Many British expat pensioners are compelled to pay UK taxes and, so could be considered to be entitled to UK Covid-19 vaccination, after all, non-tax paying illegal immigrants can obtain free vaccination.

At present, the UK government gives Spain about €2000 for each of its pensioners with a SIP card.

The British government could donate some of its excess vaccines to Spain, specifying that initially the vaccines should be used to protect British expat pensioners.
Besides, the government will want to rid itself of the outdated, original vaccines in favour of the new, improved variant vaccines.

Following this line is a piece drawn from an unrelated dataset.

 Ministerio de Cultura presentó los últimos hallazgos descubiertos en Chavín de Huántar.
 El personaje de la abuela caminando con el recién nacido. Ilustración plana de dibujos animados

Perhaps consular and embassy staff could request vaccine donation by the UK to Spain?
In normal times, one can buy flu and other vaccines in Spanish pharmacies but this season it is impossible to purchase either flu or Covid-19 vaccines.
British expat pensioners look on with envy at the speed and efficiency of UK Covid-19 vaccination.

As an ex-microbiologist, I think that this is the only successful anti-Covid-19 strategy by the British government.

Their other measures have been applied too late, have been inadequate and largely unenforced.

The most successful anti-Covid 19 campaigns have occurred in dictatorial countries, island states and in countries with female controlled governments.

The island of a Great Britain should have closed access in and out of the country at the end of January 2020 whilst Covid-19 was an epidemic in Wuhan, China and relied on tried and tested public health practices rather than being influenced by computer models.

Also, early stage coercion of the public to adopt strict sanitary procedures, to wear surgical grade face masks and to use social distancing and isolation would have been advantageous.

Had the British government promptly adopted all of these measures then the numbers of Covid-19 cases and deaths would have been kept to a minimum.

However, one cannot ignore the costly consequences of obesity, bad diet, diabetes, poor physical fitness, lack of personal responsibility for health and genetic predisposition to Covid-19 of many people in the UK.